Existenzgründerprogramme
Neben einigen Initiativen von Hochschulen und anderen Institutionen ist eines der bekanntesten Programme Exist, das Förderprogramm des Bundesministeriums für Wirtschaft und Technologie. Es richtet sich an Studenten, Absolventen und Wissenschaftler an Hochschulen. Besonders gefördert werden technologieorientierte Gründungen und "wissensbasierte Gründungen", die auf wissenschaftlichen Erkenntnissen aufgebaut sein sollen. Gründer besuchen ein eintägiges Seminar zum Thema "Gründerpersönlichkeit", präsentieren nach fünf Monaten erste Ergebnisse der Überlegungen zum Businessplan und legen ihn nach zehn Monaten vor.
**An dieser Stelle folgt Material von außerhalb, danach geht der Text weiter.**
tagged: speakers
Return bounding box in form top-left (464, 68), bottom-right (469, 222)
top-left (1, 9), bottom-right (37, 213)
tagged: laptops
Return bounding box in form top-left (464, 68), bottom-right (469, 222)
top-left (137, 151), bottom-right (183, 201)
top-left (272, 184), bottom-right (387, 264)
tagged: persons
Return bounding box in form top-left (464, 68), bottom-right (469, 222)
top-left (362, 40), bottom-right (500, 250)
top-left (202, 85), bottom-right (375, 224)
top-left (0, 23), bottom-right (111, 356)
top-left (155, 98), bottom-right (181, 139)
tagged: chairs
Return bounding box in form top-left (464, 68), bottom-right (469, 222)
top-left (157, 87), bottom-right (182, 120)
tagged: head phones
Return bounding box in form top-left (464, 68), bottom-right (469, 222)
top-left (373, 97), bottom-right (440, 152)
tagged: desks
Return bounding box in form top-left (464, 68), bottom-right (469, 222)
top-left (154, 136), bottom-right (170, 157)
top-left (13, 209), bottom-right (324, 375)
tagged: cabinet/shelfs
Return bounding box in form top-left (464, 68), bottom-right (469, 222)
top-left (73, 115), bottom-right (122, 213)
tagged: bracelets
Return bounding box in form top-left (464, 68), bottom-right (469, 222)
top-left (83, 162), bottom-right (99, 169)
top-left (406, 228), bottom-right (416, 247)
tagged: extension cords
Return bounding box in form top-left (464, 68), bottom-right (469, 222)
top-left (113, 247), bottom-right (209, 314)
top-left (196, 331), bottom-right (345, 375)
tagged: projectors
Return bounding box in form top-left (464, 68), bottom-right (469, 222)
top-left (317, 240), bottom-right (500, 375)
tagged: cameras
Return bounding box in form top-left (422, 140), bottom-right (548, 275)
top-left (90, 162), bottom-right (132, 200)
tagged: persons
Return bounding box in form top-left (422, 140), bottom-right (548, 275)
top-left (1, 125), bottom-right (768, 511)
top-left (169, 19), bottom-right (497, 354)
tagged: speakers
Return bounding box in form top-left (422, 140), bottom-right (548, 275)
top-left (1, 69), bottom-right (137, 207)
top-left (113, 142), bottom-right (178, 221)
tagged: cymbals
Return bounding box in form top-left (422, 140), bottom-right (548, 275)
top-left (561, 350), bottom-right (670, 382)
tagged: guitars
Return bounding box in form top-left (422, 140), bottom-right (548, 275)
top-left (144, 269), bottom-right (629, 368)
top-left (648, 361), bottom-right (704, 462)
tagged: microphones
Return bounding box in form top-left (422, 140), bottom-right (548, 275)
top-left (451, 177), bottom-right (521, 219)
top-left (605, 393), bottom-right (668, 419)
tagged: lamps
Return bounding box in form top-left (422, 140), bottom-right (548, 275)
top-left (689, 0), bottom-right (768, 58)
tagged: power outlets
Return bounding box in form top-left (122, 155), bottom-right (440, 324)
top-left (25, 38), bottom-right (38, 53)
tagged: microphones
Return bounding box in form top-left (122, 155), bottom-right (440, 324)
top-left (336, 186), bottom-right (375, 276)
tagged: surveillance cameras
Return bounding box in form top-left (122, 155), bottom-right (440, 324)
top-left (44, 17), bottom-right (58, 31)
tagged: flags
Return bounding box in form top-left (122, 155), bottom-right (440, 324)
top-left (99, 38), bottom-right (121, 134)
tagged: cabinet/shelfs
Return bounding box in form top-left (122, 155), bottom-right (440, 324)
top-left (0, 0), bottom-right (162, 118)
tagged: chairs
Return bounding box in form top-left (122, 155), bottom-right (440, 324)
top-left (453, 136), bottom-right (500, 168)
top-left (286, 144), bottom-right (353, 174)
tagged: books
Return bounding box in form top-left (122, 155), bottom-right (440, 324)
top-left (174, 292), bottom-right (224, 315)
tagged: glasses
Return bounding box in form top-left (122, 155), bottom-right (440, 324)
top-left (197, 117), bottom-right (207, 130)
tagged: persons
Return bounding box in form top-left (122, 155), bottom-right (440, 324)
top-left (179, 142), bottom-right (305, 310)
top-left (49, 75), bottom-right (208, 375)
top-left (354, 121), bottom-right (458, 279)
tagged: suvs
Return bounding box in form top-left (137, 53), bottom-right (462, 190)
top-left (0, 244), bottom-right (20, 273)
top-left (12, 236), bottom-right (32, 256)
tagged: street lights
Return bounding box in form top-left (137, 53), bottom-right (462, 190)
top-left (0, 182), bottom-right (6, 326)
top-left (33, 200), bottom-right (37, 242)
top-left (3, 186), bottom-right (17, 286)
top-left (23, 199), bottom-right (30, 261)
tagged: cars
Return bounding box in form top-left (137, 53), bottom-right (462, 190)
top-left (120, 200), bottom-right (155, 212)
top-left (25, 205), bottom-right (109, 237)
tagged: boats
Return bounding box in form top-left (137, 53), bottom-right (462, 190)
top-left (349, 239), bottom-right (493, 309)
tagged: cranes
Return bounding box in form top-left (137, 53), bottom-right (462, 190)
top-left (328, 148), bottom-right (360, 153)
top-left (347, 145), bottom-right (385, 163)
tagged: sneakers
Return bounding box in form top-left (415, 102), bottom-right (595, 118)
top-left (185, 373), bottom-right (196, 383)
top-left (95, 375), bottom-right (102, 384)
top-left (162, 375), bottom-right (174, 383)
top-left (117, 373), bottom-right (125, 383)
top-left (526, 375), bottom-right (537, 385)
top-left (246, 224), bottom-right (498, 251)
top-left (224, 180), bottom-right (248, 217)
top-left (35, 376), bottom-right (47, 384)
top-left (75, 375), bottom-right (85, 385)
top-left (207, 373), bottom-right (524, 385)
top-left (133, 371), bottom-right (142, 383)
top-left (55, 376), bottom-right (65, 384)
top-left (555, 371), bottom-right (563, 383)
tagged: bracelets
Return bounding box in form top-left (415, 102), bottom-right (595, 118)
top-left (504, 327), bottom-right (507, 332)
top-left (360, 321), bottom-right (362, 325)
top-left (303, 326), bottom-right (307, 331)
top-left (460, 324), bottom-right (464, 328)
Das Stipendium beträgt monatlich 2500 Euro für promovierte Gründer, 2000 Euro für Absolventen und 800 Euro für Studenten. Bis zu 10.000 Euro kann es außerdem für Sachausgaben geben, darüber hinaus gibt es maximal 5000 Euro für Coaching. Die maximale Förderdauer beträgt ein Jahr. Bereits gegründete Unternehmen fördert Exist nicht. Den Antrag muss die Forschungseinrichtung stellen, die auch die Fördermittel verwaltet.

In Hamburg gibt es das an Exist angelehnte Hamburger Existenzgründungsprogramm HEP, das Absolventen aus Hamburger Hochschulen fördert. Hier wurde die finanzielle Förderung eingestellt, HEP bietet aber weiterhin angehenden Unternehmern ideelle Förderung und berät bei der Beantragung des Exist-Stipendiums.